Marytza Gawlik, assistant professor, Department of Educational Leadership and Policy Studies: email@example.com; (850) 644-8164
Gawlik’s research draws from both organizational sociology and political economics to investigate and assess the contributions made by policy and school reform initiatives.
“Charter schools are public schools that operate with enhanced levels of autonomy in exchange for accountability and are now a significant part of the American urban education landscape and a policy lever for creating equity and opportunity in underserved communities. Since the inception of school choice, more than 40 state legislatures have adopted laws promoting the development of charter schools. These laws have resulted in more than 2 million students attending more than 6,000 charter schools throughout the nation.”
GIRLS IN STEM
Lara Perez-Felkner, assistant professor of higher education and sociology: firstname.lastname@example.org; (850) 645-8450
Perez-Felkner’s most recent research delves into the reasons why girls often choose to forego upper-level science and math courses. Her research uses developmental and sociological perspectives to examine how young people’s social contexts influence their college and career outcomes.
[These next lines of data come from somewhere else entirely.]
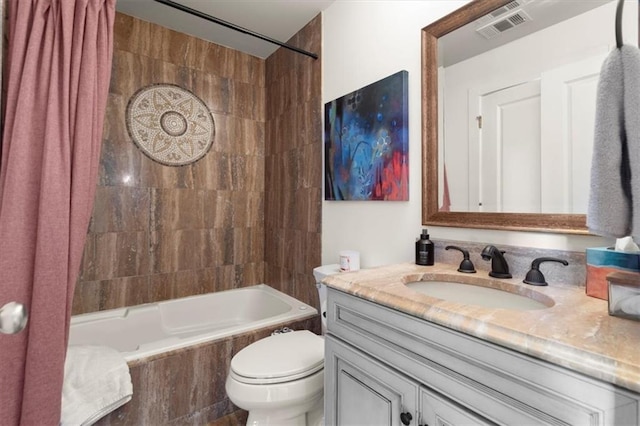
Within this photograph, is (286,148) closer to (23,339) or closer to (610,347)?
(23,339)

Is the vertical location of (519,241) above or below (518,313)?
above

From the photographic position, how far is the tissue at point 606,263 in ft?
2.43

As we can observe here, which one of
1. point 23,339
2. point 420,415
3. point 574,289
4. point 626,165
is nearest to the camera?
point 626,165

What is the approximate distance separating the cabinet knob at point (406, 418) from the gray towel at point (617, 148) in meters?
0.62

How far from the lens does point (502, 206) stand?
1135 mm

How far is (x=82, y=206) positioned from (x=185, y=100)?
1.48m

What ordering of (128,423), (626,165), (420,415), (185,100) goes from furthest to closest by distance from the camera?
(185,100) → (128,423) → (420,415) → (626,165)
She focuses on the mechanisms that influence whether girls will enter and stay in fields in which they have traditionally been underrepresented.
“Girls’ interest in math and science does not seem to dip until the beginning of secondary school. Some approaches to sustaining their interest through middle and high school include: science camps like SciGirls; recruiting girls to participate in upper-level science courses and programs like Science Olympiad; hands-on museum activities; science games and toys; pointing out positive images – real and fictional – of women scientists; and role model guest speakers from science professions not limited to health and biology.”
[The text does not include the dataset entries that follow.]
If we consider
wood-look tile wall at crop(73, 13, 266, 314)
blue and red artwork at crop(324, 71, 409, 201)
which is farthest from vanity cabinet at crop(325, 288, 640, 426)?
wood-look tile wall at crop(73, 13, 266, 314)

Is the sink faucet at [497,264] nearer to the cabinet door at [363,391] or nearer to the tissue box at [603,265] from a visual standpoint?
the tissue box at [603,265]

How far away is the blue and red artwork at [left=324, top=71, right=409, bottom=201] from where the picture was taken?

Betsy Becker, professor and department chair, Department of Educational Psychology and Learning Systems: email@example.com; (850) 645-2371
Becker serves on the technical advisory committees for the Florida Standards Assessment and the National Assessment of Educational Progress (also known as the Nation’s Report Card), the only assessment that provides a national view of what students in the United States know and can do. She has published on psychometric issues in large-scale assessment as well as gender differences in test performance.
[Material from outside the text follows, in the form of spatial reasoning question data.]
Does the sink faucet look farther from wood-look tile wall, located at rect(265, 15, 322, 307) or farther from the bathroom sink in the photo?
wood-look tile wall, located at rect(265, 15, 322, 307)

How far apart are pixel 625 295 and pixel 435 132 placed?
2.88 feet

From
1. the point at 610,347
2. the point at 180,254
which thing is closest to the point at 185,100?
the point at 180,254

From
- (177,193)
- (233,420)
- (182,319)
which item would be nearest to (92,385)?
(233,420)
Vanessa Dennen, professor, Department of Educational Psychology and Learning Systems: firstname.lastname@example.org; (850) 644-8783
Dennen’s research focuses on using social media to support both formal and informal learning activities. She examines how people use social media to explore identity, form community and engage in knowledge activities. She can comment on related ethical, privacy and intellectual property issues. Recent studies have focused on the role that social media plays in a high school setting and how social media networks can support professional development. Her forthcoming book, “Social Media for Active Learning” (Stylus Press), helps educators at all levels learn how to use social media to effectively engage learners. She is the editor-in-chief of The Internet in Higher Education.
“Online learning tools, which include everyday social media networks and cloud-based collaboration tools, can be used to promote active engagement through a variety of knowledge activities. When learners use these tools to interact with both people — peers and experts — and content in the online classroom, they begin to take ownership of the learning content. Online learners who are pushed to evaluate, synthesize, share, articulate, negotiate and reflect tend to become individuals who are then prepared to use the Internet’s wide array of human and content-based resources to support ongoing professional development and lifelong learning.”